Collected data entries:
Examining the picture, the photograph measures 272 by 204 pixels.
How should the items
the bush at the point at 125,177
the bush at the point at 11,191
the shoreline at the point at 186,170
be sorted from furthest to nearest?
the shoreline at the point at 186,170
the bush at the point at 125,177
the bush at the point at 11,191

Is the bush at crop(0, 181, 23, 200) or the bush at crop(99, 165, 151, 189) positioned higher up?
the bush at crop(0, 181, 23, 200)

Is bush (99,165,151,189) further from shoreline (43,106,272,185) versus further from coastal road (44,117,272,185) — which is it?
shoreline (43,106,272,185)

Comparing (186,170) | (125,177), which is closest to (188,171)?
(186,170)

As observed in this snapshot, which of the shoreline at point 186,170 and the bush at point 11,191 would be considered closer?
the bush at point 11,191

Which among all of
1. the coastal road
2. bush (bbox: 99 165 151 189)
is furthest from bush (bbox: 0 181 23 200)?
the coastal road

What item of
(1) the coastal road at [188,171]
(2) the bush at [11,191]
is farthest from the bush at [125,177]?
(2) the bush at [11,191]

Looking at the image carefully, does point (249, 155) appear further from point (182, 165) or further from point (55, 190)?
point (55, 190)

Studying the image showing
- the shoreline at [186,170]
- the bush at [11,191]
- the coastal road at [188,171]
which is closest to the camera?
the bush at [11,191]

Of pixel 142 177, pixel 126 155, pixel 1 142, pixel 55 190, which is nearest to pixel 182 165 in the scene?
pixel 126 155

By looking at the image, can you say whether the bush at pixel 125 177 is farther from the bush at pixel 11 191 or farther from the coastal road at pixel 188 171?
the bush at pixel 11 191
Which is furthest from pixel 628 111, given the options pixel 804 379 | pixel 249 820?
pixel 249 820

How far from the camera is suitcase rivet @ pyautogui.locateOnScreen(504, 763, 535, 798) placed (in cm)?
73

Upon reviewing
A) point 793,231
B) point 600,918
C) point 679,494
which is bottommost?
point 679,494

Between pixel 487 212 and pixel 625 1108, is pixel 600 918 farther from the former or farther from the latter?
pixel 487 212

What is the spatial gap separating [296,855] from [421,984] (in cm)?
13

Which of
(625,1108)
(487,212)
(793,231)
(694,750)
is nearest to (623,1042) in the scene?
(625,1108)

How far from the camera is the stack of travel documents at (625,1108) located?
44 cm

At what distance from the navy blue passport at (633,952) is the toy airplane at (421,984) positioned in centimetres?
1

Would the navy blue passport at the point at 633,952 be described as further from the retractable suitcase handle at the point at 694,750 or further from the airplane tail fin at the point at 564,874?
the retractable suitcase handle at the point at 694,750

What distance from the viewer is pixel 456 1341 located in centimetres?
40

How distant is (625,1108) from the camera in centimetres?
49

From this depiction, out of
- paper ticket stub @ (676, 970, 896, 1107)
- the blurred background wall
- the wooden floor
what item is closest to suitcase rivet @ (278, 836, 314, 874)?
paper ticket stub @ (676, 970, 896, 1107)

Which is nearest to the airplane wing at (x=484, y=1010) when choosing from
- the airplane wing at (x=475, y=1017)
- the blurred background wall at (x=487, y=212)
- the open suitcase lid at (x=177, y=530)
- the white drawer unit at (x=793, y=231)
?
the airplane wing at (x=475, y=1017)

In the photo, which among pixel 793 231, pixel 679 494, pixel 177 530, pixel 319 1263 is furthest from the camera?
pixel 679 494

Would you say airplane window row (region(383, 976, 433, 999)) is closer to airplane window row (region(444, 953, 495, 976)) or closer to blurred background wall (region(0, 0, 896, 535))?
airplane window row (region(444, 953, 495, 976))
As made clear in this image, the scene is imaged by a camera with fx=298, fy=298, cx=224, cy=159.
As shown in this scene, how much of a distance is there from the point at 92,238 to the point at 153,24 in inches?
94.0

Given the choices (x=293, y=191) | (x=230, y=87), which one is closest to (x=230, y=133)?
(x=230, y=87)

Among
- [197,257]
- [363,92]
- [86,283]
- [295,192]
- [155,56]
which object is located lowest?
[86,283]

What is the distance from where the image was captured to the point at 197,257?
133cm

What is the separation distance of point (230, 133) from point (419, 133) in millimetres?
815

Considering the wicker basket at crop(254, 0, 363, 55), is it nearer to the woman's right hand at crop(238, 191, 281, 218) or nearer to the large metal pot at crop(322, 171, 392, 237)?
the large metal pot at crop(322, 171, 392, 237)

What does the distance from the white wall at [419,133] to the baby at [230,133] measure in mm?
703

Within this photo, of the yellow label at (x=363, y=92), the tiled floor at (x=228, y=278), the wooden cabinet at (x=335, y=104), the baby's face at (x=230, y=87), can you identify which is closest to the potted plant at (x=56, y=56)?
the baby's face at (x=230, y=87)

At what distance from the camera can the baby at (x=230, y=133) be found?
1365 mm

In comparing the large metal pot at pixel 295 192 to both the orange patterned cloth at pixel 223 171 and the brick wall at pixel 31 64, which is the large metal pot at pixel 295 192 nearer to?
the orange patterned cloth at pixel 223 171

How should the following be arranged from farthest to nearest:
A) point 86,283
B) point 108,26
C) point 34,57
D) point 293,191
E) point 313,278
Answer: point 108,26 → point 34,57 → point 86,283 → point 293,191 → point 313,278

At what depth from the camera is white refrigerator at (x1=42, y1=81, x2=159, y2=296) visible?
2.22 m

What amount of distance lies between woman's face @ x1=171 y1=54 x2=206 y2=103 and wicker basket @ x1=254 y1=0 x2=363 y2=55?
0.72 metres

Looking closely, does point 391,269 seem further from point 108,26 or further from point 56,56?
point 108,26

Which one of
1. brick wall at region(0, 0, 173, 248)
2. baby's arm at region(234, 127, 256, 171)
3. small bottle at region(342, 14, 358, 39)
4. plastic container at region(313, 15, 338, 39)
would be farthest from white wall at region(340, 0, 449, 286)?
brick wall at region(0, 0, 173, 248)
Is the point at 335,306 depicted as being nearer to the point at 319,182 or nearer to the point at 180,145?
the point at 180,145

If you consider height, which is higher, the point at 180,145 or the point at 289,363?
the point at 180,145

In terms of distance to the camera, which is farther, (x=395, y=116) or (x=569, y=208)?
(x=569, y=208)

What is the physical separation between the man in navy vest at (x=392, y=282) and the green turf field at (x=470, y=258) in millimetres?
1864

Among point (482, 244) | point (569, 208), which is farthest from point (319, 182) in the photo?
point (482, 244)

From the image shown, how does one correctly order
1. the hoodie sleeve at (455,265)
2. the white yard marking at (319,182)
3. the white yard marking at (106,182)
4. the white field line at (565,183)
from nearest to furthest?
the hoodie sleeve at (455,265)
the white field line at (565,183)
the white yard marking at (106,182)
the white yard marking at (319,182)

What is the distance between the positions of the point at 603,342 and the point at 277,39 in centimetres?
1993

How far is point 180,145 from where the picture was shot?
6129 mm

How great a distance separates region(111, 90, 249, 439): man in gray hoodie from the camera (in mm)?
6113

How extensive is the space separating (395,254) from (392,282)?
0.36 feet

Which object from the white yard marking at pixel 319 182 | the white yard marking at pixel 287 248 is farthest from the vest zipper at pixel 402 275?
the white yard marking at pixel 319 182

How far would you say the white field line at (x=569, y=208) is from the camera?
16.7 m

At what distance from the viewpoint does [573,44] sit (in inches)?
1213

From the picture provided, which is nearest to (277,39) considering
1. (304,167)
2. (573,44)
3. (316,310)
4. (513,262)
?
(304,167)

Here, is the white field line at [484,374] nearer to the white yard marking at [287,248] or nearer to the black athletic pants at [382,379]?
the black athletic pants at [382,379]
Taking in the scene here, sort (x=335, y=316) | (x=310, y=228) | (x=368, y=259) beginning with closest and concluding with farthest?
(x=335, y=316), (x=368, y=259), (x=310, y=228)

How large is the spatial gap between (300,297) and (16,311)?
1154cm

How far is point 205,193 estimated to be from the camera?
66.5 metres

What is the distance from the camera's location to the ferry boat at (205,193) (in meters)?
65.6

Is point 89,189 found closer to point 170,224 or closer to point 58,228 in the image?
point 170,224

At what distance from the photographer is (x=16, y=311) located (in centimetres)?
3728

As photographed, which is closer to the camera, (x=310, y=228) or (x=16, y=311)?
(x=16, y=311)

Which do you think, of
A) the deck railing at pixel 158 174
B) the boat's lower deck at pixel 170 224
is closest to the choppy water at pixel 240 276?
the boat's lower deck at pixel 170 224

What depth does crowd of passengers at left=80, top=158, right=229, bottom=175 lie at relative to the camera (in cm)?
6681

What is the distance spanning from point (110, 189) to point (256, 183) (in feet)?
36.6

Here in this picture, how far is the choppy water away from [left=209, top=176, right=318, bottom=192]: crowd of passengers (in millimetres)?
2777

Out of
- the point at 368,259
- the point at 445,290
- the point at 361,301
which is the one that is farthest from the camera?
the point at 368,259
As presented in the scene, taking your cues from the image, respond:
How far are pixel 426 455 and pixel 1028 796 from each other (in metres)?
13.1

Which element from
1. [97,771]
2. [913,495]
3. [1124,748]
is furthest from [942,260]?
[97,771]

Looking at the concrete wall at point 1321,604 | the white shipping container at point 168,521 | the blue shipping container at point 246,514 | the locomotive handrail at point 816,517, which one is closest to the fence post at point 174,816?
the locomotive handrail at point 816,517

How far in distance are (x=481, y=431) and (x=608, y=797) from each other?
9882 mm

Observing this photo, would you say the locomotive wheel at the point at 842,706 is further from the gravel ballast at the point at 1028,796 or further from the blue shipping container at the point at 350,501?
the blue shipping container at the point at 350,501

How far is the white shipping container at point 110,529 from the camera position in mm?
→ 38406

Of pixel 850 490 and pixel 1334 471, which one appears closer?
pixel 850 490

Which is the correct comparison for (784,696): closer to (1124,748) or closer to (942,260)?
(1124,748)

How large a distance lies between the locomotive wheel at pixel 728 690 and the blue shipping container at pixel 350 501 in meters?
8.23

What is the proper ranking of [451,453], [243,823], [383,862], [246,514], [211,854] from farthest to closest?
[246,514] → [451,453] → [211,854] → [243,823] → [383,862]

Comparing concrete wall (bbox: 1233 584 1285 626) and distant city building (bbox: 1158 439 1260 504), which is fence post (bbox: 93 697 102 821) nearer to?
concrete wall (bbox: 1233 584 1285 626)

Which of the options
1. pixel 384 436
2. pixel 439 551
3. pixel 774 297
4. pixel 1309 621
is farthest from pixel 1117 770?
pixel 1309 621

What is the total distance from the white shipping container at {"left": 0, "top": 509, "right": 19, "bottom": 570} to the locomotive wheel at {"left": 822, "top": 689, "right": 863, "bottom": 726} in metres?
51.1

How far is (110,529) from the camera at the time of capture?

## Description of the task:
Put the part that opens with the line containing "At what depth" and closes with the line containing "0.72 metres" into a two-column CSV with the columns entry and answer. Give one row per entry, quote every field, and replace any line breaks with spaces.

## Solved exercise:
entry,answer
"At what depth from the camera is white refrigerator at (x1=42, y1=81, x2=159, y2=296) visible?","2.22 m"
"What amount of distance lies between woman's face @ x1=171 y1=54 x2=206 y2=103 and wicker basket @ x1=254 y1=0 x2=363 y2=55?","0.72 metres"